Hey sepix… That’s a fucked up picture bud, lol!

fits the music ;)

Nice tip! I do breakcore. BTW, in breakcore you may want to use the Renoise internal maximizer :P

if anyone has any other neat breakcore tricks to share, please do. thinking of making an improved version of my tutorial as well.

Don’t you guys work on you drums? The above “technique” doesn’t split the drumloop up to work in detail? This is the reason most of the self-called breakcore music sound noisy with unambitious acoustic patterns?^^

do you have an exsample on how you do it?

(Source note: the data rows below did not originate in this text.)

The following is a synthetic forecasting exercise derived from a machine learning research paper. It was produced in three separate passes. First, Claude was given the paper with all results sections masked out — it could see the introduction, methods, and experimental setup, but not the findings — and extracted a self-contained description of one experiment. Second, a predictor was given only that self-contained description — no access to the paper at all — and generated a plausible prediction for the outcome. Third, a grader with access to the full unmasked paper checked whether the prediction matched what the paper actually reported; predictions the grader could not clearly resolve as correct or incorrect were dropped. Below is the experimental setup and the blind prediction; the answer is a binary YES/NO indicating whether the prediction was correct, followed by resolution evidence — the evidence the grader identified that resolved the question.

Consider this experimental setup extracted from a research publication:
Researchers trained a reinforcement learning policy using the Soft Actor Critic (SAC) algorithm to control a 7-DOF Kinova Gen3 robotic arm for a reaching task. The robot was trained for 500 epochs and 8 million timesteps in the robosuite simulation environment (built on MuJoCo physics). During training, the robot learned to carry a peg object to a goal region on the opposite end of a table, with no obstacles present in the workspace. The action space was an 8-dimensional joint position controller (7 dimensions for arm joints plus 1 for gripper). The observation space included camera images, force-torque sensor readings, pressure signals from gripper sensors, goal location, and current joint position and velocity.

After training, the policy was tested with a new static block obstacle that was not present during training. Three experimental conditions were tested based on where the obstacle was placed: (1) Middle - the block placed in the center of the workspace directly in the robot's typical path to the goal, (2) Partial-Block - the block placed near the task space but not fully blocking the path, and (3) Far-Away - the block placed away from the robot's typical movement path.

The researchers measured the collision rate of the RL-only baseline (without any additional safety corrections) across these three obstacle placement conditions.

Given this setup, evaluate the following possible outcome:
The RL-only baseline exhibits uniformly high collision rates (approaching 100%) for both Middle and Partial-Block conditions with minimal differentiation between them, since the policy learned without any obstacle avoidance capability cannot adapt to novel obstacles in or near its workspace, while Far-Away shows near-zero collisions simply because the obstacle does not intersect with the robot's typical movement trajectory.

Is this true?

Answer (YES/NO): NO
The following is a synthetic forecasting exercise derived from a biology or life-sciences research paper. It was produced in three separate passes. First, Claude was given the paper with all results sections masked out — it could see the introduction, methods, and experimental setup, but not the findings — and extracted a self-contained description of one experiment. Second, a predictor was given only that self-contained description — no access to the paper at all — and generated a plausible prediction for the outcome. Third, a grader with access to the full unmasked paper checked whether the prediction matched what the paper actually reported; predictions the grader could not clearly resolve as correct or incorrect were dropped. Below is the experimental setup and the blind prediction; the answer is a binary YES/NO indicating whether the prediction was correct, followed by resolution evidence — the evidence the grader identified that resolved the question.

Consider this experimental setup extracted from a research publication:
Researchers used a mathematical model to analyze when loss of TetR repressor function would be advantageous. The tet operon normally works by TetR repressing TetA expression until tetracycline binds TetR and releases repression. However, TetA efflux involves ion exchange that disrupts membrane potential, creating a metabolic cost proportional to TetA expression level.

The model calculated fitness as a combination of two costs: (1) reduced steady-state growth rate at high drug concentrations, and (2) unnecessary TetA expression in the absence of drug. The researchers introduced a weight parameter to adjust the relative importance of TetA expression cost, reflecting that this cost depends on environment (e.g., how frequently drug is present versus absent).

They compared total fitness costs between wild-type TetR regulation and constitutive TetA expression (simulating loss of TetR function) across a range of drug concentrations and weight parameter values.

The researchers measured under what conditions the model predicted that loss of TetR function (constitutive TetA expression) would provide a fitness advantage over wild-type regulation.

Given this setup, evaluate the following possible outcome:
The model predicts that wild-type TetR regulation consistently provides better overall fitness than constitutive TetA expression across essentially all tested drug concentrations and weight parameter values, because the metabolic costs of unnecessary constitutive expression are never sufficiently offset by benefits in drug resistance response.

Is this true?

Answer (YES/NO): NO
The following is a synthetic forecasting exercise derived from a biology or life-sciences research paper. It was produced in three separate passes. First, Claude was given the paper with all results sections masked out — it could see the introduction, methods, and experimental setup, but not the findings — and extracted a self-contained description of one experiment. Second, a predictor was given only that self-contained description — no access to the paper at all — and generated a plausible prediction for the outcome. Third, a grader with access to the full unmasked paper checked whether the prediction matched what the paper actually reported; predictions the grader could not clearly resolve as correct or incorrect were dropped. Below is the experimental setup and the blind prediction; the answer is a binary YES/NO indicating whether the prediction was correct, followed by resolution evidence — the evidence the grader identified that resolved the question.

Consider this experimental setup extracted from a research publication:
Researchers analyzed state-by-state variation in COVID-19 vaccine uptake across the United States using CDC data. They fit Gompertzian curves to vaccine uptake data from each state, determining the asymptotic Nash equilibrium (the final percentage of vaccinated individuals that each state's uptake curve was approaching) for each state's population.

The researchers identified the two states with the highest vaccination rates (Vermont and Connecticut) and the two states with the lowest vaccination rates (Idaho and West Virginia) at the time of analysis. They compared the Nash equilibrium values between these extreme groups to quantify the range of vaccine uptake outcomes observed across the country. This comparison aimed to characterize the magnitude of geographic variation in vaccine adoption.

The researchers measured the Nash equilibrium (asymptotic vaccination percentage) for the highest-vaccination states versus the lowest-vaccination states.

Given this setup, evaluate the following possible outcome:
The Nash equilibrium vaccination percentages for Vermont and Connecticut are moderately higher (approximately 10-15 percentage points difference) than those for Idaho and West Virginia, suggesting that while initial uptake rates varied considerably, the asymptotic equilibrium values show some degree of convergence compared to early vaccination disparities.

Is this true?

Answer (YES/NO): NO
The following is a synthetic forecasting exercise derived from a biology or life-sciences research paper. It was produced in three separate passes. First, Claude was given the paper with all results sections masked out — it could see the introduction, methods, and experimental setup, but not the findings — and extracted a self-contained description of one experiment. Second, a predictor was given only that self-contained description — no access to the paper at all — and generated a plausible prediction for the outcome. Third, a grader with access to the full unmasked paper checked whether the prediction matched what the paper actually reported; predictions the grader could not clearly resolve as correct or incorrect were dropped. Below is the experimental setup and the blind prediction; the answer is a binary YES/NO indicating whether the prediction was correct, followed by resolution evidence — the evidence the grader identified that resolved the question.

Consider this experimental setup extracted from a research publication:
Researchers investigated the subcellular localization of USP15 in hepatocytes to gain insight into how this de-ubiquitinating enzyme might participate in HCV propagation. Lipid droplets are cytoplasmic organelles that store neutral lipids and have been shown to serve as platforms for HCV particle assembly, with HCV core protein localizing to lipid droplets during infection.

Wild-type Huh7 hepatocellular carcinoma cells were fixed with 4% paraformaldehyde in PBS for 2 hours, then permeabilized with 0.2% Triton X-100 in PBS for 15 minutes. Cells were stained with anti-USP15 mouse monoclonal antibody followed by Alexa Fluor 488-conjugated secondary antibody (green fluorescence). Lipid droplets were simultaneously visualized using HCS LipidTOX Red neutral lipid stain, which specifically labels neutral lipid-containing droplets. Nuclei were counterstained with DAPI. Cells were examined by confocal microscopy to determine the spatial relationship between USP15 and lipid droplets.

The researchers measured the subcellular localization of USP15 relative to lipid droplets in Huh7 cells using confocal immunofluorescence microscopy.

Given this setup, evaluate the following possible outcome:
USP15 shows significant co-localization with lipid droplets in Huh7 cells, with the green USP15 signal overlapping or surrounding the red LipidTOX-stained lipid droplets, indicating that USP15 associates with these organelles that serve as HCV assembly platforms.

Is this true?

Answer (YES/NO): YES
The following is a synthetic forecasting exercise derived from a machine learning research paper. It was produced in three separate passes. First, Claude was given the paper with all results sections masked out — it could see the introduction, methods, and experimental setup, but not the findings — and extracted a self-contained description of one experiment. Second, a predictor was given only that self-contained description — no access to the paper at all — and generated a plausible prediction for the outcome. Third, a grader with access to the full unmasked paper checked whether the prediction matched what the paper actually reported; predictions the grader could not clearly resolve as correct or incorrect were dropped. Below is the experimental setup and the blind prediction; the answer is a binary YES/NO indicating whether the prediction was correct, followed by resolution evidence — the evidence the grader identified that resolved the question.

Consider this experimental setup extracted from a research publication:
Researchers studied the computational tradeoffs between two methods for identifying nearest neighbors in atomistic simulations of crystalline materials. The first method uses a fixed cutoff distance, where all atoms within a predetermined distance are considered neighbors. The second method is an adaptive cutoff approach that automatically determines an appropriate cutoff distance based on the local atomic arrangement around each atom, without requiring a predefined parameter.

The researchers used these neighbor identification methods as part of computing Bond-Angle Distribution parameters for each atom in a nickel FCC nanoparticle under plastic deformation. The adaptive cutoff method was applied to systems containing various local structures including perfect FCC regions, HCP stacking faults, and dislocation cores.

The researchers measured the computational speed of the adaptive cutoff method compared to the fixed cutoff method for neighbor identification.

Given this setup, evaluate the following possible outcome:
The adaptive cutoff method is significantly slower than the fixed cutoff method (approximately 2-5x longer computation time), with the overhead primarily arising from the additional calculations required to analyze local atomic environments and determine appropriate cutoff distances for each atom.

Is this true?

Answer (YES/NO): NO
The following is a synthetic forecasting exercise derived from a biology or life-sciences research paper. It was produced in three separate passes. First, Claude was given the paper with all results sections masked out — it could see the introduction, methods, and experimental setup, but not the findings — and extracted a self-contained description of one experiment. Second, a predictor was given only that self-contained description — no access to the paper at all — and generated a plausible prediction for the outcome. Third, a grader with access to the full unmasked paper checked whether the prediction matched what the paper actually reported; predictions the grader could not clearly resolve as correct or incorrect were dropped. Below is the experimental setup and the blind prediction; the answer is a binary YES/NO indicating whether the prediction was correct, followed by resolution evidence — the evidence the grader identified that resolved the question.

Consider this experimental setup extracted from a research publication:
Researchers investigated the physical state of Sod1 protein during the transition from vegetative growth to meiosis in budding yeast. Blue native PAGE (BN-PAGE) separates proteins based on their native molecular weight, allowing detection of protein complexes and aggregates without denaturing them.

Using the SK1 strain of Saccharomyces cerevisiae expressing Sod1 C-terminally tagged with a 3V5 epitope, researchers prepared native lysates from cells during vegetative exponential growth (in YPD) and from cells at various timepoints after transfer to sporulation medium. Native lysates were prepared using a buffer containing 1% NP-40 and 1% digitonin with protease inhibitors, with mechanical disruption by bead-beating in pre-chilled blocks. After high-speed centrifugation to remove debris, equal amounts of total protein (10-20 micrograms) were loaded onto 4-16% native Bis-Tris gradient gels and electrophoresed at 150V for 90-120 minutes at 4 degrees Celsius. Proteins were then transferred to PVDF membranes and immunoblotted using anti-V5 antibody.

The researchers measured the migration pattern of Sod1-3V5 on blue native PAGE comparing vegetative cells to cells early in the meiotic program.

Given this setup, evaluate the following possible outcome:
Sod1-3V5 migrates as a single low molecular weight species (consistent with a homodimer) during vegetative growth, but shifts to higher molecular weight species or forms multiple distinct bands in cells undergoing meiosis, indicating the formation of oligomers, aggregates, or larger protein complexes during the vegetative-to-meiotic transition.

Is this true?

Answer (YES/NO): NO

Not that it’s particularly breakcore, but here’s the way I approach beat-slicing in my most recent finished track

I prefer to use 09xx commands rather than manually chopping the break into individual hits as this preserves the human playing dynamics of the sampled phrase which IMHO is the whole point of breaks. I know the sample offset markers are not properly accurate yet, but I think a bit of dead air adds to the live feel, especially on snares and hats - saves having to fuck about with the delay column!

I also use 09xx for to improve timing accuracy as with the string samples and also to spice up some of the guitar parts I record. :yeah:

PS. Uses one instance of FM8 and several instances of Audio Damage’s Rough Rider Compressor (free to download and fucking great on drums!)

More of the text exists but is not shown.